Kentaro Okano was born in Tokyo in 1979. He received his B.S. in 2003 from Kyoto University under the supervision of Professor Tamejiro Hiyama. He then moved to the laboratories of Professor Tohru Fukuyama at the University of Tokyo. In 2007, he joined the faculty at Tohoku University, where he is currently an assistant professor in Professor Hidetoshi Tokuyama's group. In 2014, he visited Professor Amir Hoveyda's laboratories at Boston College as a visiting researcher. His current research interest is natural product synthesis based on the development of new synthetic methodologies.

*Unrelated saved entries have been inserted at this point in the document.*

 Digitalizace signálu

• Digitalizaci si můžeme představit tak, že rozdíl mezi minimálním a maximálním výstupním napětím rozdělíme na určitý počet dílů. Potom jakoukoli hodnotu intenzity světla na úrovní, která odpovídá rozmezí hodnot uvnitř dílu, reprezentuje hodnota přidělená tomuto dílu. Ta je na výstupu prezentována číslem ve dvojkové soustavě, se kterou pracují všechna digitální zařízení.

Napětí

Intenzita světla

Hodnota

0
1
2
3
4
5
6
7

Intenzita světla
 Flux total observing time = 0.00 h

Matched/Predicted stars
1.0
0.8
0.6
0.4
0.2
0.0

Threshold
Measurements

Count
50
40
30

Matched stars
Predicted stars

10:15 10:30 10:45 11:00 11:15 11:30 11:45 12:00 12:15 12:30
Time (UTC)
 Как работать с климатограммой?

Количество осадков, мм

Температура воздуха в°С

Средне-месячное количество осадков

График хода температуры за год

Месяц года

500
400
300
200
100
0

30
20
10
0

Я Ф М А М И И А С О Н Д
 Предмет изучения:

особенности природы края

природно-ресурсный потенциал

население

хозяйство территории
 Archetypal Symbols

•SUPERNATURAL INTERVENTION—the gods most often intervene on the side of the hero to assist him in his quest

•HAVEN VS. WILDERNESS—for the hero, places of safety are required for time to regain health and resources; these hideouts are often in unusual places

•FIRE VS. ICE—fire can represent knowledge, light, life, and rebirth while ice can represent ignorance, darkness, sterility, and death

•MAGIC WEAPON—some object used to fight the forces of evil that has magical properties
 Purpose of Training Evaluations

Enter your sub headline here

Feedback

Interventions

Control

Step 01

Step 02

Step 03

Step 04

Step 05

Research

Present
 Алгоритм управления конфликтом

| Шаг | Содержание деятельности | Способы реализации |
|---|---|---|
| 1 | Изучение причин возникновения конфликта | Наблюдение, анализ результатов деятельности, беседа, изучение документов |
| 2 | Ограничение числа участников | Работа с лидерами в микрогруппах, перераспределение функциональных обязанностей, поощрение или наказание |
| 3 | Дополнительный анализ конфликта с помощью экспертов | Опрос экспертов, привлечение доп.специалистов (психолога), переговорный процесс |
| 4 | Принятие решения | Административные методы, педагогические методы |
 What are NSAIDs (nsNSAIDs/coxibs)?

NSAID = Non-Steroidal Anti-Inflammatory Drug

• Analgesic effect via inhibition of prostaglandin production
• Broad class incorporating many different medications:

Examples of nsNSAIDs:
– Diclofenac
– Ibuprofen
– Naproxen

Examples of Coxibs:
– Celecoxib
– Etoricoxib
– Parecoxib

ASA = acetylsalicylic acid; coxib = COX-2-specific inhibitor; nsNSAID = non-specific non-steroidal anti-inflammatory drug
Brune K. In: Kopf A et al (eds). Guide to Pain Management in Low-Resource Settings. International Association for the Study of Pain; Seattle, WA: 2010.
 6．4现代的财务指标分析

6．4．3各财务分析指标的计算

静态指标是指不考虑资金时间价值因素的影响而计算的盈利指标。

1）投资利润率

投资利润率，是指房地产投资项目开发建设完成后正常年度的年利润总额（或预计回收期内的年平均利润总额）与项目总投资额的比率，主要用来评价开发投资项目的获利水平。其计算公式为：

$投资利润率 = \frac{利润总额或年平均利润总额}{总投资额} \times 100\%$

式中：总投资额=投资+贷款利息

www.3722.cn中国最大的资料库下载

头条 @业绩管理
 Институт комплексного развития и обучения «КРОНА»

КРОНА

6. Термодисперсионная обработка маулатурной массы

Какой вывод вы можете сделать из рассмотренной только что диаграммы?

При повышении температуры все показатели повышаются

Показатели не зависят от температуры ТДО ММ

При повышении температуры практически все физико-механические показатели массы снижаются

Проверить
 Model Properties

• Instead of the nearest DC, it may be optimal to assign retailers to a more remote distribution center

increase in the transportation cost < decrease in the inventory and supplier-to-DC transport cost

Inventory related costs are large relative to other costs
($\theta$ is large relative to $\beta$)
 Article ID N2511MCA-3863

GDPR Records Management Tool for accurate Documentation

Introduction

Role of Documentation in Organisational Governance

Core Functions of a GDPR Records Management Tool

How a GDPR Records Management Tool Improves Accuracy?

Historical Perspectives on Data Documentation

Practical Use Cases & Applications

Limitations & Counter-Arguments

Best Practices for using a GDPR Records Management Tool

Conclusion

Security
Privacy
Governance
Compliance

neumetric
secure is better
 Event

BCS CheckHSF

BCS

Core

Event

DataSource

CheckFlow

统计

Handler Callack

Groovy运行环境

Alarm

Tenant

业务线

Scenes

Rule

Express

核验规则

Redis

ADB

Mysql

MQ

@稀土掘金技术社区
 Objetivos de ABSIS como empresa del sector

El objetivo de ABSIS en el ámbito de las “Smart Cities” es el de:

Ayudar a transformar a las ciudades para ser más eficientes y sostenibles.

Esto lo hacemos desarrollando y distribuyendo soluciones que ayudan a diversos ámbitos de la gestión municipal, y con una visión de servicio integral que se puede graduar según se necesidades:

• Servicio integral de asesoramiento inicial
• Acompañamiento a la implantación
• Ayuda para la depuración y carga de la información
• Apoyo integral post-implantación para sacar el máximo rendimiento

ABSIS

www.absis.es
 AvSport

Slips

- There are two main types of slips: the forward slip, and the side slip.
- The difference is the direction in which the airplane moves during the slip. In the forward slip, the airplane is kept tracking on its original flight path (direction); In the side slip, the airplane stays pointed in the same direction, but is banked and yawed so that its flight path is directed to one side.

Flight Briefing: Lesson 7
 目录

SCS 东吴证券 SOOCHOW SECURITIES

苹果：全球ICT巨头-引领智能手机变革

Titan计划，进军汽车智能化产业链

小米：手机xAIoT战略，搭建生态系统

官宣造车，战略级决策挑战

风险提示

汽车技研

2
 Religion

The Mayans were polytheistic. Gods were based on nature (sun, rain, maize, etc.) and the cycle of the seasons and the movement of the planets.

Hidetoshi Tokuyama was born in Yokohama in 1967. He received his Ph.D. in 1994 from Tokyo Institute of Technology under the direction of Professor Ei-ichi Nakamura. He spent one year (1994-1995) at the University of Pennsylvania as a postdoc with Professor Amos B. Smith, III. He joined the group of Professor Tohru Fukuyama at the University of Tokyo in 1995 and was appointed Associate Professor in 2003. In 2006, he was move to Tohoku University, where he is currently Professor of Pharmaceutical Sciences His research interest is on the development of synthetic methodologies and total synthesis of natural products.
Brandon Nelson was born in Streamwood, Illinois in 1991. He received his B.S. in 2013 from Illinois State University where he carried out research in the labs of Professor Hitchcock and Professor McLauchlan. He then moved to the Massachusetts Institute of Technology to pursue his Ph.D. focused on complex natural products total synthesis under the advisement of Professor Movassaghi.
Nicholas Garcia was born in Oklahoma City, Oklahoma in 1994. In 2013, he began working towards his B.S. in Chemistry at the Massachusetts Institute of Technology. In 2015, he joined the laboratories of Professor Mohammad Movassaghi, where he is currently carrying out undergraduate research focused on alkaloid total synthesis.